5.2 The Power of Clustering: Discovering Hidden Groups

Introduction

The K-Means algorithm is a powerful unsupervised learning tool whose mission is to explore a dataset and discover hidden "groups" or "clusters" without requiring prior labels. It works by grouping data points that are most similar to each other, revealing the inherent structure of the information.

🏢

Activity

K-Means Cluster Explorer

Level Beginner

K-Means is the central algorithm of this chapter for discovering hidden segments without prior labels. Minermont's service center needs to identify distinct user profiles from behavioural signals, without knowing in advance how many groups exist.

What to watch for: K-Means uncovers groups with similar characteristics, helping the team design tailored processes for each segment and detect unusual clusters early.

Interactive Demonstration

K-Means Algorithm Settings

Number of Clusters (K): 3

Use K-Means++

Elbow Method

Use the Elbow Method to estimate the best number of clusters for your data.

Core Concepts

The Elbow Method: Finding the Optimal K

What is the Elbow Method?

The Elbow Method is a fundamental heuristic technique to determine the optimal number of clusters (K) in a dataset. It runs K-Means for different values of K and computes the sum of squared errors (SSE) or "inertia" for each value.

Process:

Run K-Means for a range of K values (e.g., 1 to 10).
Compute Inertia (SSE) for each K: SSE = Σ(distance² between each point and its centroid).
Plot the Curve (K on the X axis, inertia on the Y axis).
Find the "Elbow" where the rate of decrease slows down.

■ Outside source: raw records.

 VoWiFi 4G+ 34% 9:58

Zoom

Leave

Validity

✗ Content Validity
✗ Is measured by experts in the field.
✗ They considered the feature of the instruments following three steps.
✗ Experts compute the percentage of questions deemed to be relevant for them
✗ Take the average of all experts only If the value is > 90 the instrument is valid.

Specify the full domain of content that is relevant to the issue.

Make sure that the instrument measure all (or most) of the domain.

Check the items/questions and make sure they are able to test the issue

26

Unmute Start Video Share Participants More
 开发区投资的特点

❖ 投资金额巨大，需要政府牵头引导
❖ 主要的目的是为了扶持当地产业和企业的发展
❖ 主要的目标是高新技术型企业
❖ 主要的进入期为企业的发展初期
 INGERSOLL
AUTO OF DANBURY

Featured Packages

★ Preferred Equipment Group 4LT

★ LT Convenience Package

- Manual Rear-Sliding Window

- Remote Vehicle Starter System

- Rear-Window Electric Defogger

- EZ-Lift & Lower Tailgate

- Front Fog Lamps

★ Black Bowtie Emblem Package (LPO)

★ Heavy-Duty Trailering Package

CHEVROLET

Interpretation and Application

Few clusters (small K): High inertia, points far from centroids.
Many clusters (large K): Low inertia, but risk of overfitting.
Optimal K: Balance between compactness and model simplicity.

The optimal point is where the curve forms an "elbow", indicating that adding more clusters does not significantly improve the grouping.

K-Means Algorithm Step by Step

Iterative Process

K-Means uses an iterative refinement process:

Initialization: Place K centroids randomly.
Assignment: Assign each point to the nearest centroid.
Update: Recompute centroid positions as the mean of their assigned points.
Repeat until convergence (centroids stop moving significantly).